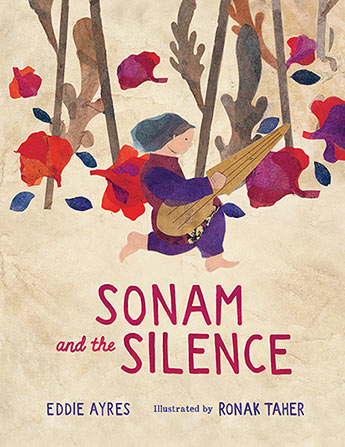 Sonam and the Silence by Eddie Ayers and Ronak Taher
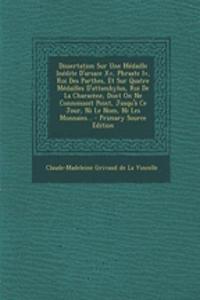Dissertation Sur Une Médaille Inédite D'arsace Xv, Phraate Iv, Roi Des Parthes, Et Sur Quatre Médailles D'attambylus, Roi De La Characène, Dont On Ne Connoissoit Point, Jusqu'à Ce Jour, Ni Le Nom, Ni Les Monnaies...
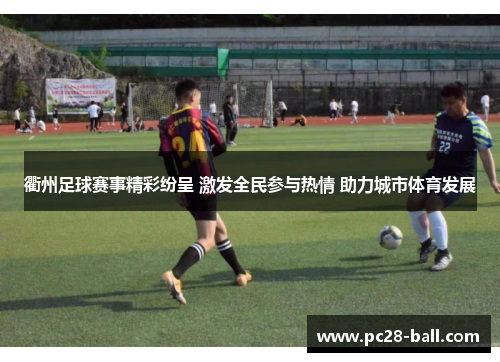 衢州足球赛事精彩纷呈 激发全民参与热情 助力城市体育发展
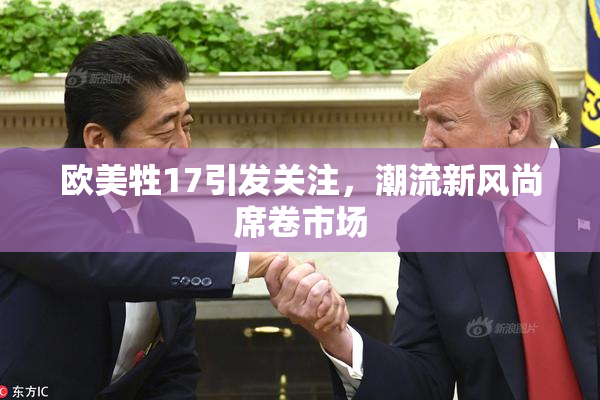 欧美牲17引发关注，潮流新风尚席卷市场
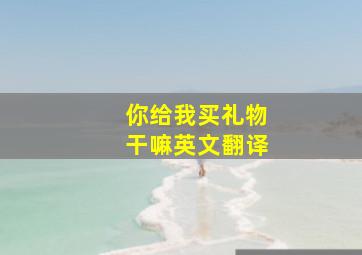 你给我买礼物干嘛英文翻译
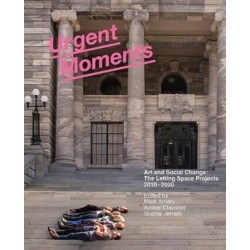 Urgent Moments: Art and social change: The Letting Space projects 2010–2020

★ ★ ★

Give the rows above as a Markdown table with two columns, "Number" for the row number and "Caption" for the line's text. Leave the pictures out, and skip any row that is blank once the picture is removed.

| Number | Caption |
|---|---|
| 1 |  Sonam and the Silence by Eddie Ayers and Ronak Taher |
| 2 | Dissertation Sur Une Médaille Inédite D'arsace Xv, Phraate Iv, Roi Des Parthes, Et Sur Quatre Médailles D'attambylus, Roi De La Characène, Dont On Ne Connoissoit Point, Jusqu'à Ce Jour, Ni Le Nom, Ni Les Monnaies... |
| 3 |  衢州足球赛事精彩纷呈 激发全民参与热情 助力城市体育发展 |
| 4 |  欧美牲17引发关注，潮流新风尚席卷市场 |
| 5 |  你给我买礼物干嘛英文翻译 |
| 6 |  Urgent Moments: Art and social change: The Letting Space projects 2010–2020 |